WRITTEN TASK: Can you retype every record below exactly as written?

STORED RECORDS:
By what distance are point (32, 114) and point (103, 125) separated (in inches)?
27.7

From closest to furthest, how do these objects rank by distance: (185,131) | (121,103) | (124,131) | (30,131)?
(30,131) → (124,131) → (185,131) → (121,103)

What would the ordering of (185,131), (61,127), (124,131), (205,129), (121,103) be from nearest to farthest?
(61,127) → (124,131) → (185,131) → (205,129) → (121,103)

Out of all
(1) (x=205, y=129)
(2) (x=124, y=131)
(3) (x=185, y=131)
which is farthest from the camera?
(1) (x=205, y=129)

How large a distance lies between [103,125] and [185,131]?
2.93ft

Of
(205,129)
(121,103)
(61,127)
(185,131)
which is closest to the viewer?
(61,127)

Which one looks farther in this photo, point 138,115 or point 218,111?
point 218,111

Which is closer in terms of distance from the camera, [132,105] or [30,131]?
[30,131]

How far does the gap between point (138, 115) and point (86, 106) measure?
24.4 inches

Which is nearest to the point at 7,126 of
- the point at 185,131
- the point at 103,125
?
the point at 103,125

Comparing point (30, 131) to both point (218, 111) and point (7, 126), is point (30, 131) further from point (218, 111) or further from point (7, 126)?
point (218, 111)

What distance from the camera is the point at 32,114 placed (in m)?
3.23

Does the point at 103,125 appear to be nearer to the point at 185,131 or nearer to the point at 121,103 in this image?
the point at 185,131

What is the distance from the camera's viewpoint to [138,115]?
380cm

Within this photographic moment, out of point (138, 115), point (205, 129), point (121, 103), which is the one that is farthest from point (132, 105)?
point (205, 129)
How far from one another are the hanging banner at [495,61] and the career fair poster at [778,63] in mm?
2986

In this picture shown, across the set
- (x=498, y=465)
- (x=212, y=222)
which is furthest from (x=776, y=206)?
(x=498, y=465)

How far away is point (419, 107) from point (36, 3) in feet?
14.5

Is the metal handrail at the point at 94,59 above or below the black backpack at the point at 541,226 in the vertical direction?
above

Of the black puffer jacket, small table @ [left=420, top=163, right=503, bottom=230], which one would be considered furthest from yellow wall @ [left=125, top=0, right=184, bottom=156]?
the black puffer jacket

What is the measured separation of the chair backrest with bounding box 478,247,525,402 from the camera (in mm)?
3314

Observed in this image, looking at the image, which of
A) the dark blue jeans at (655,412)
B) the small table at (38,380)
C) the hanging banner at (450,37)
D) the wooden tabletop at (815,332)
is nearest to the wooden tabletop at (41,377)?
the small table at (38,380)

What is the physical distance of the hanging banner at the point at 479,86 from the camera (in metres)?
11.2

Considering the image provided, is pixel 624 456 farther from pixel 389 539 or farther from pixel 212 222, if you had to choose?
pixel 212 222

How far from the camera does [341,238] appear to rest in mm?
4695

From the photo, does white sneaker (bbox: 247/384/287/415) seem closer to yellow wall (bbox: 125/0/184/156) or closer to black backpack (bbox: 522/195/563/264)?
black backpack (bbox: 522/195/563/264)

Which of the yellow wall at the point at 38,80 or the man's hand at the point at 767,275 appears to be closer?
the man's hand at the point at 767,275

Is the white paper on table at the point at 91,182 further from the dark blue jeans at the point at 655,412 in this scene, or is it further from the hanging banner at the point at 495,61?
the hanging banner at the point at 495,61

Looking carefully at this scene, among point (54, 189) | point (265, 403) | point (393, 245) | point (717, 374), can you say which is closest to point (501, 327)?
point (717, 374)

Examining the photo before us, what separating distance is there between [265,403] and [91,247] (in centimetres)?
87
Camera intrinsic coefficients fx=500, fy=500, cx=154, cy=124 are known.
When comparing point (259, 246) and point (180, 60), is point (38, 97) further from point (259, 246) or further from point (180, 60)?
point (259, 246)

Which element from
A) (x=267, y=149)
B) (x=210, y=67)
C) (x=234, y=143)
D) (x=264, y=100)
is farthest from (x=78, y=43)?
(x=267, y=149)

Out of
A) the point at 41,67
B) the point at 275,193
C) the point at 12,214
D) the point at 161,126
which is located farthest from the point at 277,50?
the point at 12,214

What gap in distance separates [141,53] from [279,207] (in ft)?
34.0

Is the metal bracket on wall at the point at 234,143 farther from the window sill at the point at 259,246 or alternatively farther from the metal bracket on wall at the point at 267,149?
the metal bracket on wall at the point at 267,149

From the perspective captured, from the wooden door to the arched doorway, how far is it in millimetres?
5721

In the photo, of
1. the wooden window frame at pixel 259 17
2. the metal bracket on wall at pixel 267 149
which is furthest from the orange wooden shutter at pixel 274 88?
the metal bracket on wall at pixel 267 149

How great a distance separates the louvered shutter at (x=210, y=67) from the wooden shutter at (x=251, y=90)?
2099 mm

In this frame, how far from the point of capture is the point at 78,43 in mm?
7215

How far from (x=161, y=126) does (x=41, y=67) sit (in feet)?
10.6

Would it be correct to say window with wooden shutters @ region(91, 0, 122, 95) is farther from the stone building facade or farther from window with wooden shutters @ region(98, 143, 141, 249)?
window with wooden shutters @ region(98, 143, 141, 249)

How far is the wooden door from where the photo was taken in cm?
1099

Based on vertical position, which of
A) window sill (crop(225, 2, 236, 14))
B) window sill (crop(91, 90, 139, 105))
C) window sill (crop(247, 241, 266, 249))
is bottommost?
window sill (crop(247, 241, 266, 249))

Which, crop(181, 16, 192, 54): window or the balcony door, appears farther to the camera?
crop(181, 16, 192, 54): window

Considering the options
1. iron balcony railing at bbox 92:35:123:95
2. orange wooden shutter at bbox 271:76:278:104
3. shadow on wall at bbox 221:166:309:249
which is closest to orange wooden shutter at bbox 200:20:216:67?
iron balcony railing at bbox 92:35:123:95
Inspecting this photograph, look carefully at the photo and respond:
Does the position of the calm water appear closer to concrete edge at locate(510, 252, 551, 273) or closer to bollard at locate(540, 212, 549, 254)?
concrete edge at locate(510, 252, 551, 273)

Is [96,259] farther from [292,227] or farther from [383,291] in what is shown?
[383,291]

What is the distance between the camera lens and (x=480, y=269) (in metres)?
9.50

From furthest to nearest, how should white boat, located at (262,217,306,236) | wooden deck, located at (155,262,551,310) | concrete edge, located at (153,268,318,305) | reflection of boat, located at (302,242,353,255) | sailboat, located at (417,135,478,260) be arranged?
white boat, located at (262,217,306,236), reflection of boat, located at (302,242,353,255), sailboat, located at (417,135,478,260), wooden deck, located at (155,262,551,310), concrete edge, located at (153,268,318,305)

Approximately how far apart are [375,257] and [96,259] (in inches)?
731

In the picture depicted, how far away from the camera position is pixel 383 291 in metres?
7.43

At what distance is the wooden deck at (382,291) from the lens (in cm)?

RIGHT ANSWER:
By what distance are point (32, 114) and point (103, 125) separated (in inches)?
27.7

From closest to furthest, how do these objects rank by distance: (185,131) | (121,103) | (124,131) | (30,131)?
(30,131) → (124,131) → (185,131) → (121,103)

What would the ordering of (185,131), (61,127), (124,131), (205,129), (121,103) be from nearest to farthest?
(61,127) → (124,131) → (185,131) → (205,129) → (121,103)

Out of all
(1) (x=205, y=129)
(2) (x=124, y=131)
(3) (x=185, y=131)
which is farthest from the camera?
(1) (x=205, y=129)

How large a distance lies between [103,125] and [185,131]?
2.93ft

Of
(205,129)
(121,103)
(61,127)
(185,131)
which is closest to the viewer?
(61,127)

Which one looks farther in this photo, point 138,115 or point 218,111?
point 218,111

Which is closer in terms of distance from the camera, [132,105] or [30,131]?
[30,131]

How far does the gap between point (138, 115) and point (86, 106) measure?
24.4 inches

Which is nearest to the point at 7,126 of
- the point at 185,131
- the point at 103,125
?
the point at 103,125

Comparing point (30, 131) to both point (218, 111) and point (7, 126), is point (30, 131) further from point (218, 111) or further from point (7, 126)?
point (218, 111)

What distance from the camera is the point at 32,114 placed (in m)?
3.23

Does the point at 103,125 appear to be nearer to the point at 185,131 or nearer to the point at 121,103 in this image?
the point at 185,131

What is the distance from the camera's viewpoint to [138,115]?
380cm

Within this photographic moment, out of point (138, 115), point (205, 129), point (121, 103), which is the one that is farthest from point (132, 105)?
point (205, 129)
How far from one another are the hanging banner at [495,61] and the career fair poster at [778,63] in mm?
2986

In this picture shown, across the set
- (x=498, y=465)
- (x=212, y=222)
which is furthest from (x=776, y=206)?
(x=498, y=465)

How far away is point (419, 107) from point (36, 3) in feet?
14.5

Is the metal handrail at the point at 94,59 above or below the black backpack at the point at 541,226 in the vertical direction?
above

Of the black puffer jacket, small table @ [left=420, top=163, right=503, bottom=230], which one would be considered furthest from yellow wall @ [left=125, top=0, right=184, bottom=156]?
the black puffer jacket

What is the measured separation of the chair backrest with bounding box 478,247,525,402 from the camera (in mm)?
3314

Observed in this image, looking at the image, which of
A) the dark blue jeans at (655,412)
B) the small table at (38,380)
C) the hanging banner at (450,37)
D) the wooden tabletop at (815,332)
is nearest to the wooden tabletop at (41,377)?
the small table at (38,380)

What is the physical distance of the hanging banner at the point at 479,86 from the camera (in metres)?
11.2

Considering the image provided, is pixel 624 456 farther from pixel 389 539 or farther from pixel 212 222, if you had to choose?
pixel 212 222

How far from the camera does [341,238] appear to rest in mm?
4695

From the photo, does white sneaker (bbox: 247/384/287/415) seem closer to yellow wall (bbox: 125/0/184/156) or closer to black backpack (bbox: 522/195/563/264)?
black backpack (bbox: 522/195/563/264)

Which of the yellow wall at the point at 38,80 or the man's hand at the point at 767,275 appears to be closer?
the man's hand at the point at 767,275

Is the white paper on table at the point at 91,182 further from the dark blue jeans at the point at 655,412 in this scene, or is it further from the hanging banner at the point at 495,61?
the hanging banner at the point at 495,61

Looking carefully at this scene, among point (54, 189) | point (265, 403) | point (393, 245) | point (717, 374), can you say which is closest to point (501, 327)?
point (717, 374)

Examining the photo before us, what separating distance is there between [265,403] and [91,247] (in centimetres)?
87
Camera intrinsic coefficients fx=500, fy=500, cx=154, cy=124 are known.
When comparing point (259, 246) and point (180, 60), is point (38, 97) further from point (259, 246) or further from point (180, 60)?
point (259, 246)

Which element from
A) (x=267, y=149)
B) (x=210, y=67)
C) (x=234, y=143)
D) (x=264, y=100)
is farthest from (x=78, y=43)?
(x=267, y=149)

Out of
A) the point at 41,67
B) the point at 275,193
C) the point at 12,214
D) the point at 161,126
which is located farthest from the point at 277,50?
the point at 12,214

What gap in distance separates [141,53] from [279,207] (in ft)?
34.0

Is the metal bracket on wall at the point at 234,143 farther from the window sill at the point at 259,246 or alternatively farther from the metal bracket on wall at the point at 267,149?
the metal bracket on wall at the point at 267,149

From the perspective captured, from the wooden door to the arched doorway, how far is it in millimetres?
5721

In the photo, of
1. the wooden window frame at pixel 259 17
2. the metal bracket on wall at pixel 267 149
which is furthest from the orange wooden shutter at pixel 274 88?
the metal bracket on wall at pixel 267 149

How great a distance separates the louvered shutter at (x=210, y=67) from the wooden shutter at (x=251, y=90)?
2099 mm

In this frame, how far from the point of capture is the point at 78,43 in mm?
7215

How far from (x=161, y=126) does (x=41, y=67) sit (in feet)?
10.6

Would it be correct to say window with wooden shutters @ region(91, 0, 122, 95) is farther from the stone building facade or farther from window with wooden shutters @ region(98, 143, 141, 249)?
window with wooden shutters @ region(98, 143, 141, 249)

How far is the wooden door from where the photo was taken in cm?
1099

Based on vertical position, which of
A) window sill (crop(225, 2, 236, 14))
B) window sill (crop(91, 90, 139, 105))
C) window sill (crop(247, 241, 266, 249))
is bottommost?
window sill (crop(247, 241, 266, 249))

Which, crop(181, 16, 192, 54): window or the balcony door, appears farther to the camera?
crop(181, 16, 192, 54): window

Considering the options
1. iron balcony railing at bbox 92:35:123:95
2. orange wooden shutter at bbox 271:76:278:104
3. shadow on wall at bbox 221:166:309:249
which is closest to orange wooden shutter at bbox 200:20:216:67?
iron balcony railing at bbox 92:35:123:95
Inspecting this photograph, look carefully at the photo and respond:
Does the position of the calm water appear closer to concrete edge at locate(510, 252, 551, 273) or closer to bollard at locate(540, 212, 549, 254)?
concrete edge at locate(510, 252, 551, 273)

Is [96,259] farther from [292,227] or farther from [383,291] in what is shown?
[383,291]

What is the distance between the camera lens and (x=480, y=269) (in metres)?
9.50

From furthest to nearest, how should white boat, located at (262,217,306,236) | wooden deck, located at (155,262,551,310) | concrete edge, located at (153,268,318,305) | reflection of boat, located at (302,242,353,255) | sailboat, located at (417,135,478,260) be arranged?
white boat, located at (262,217,306,236), reflection of boat, located at (302,242,353,255), sailboat, located at (417,135,478,260), wooden deck, located at (155,262,551,310), concrete edge, located at (153,268,318,305)

Approximately how far apart are [375,257] and [96,259] (in inches)?
731

In the picture depicted, how far away from the camera position is pixel 383 291 in metres?
7.43

At what distance is the wooden deck at (382,291) from the lens (in cm)?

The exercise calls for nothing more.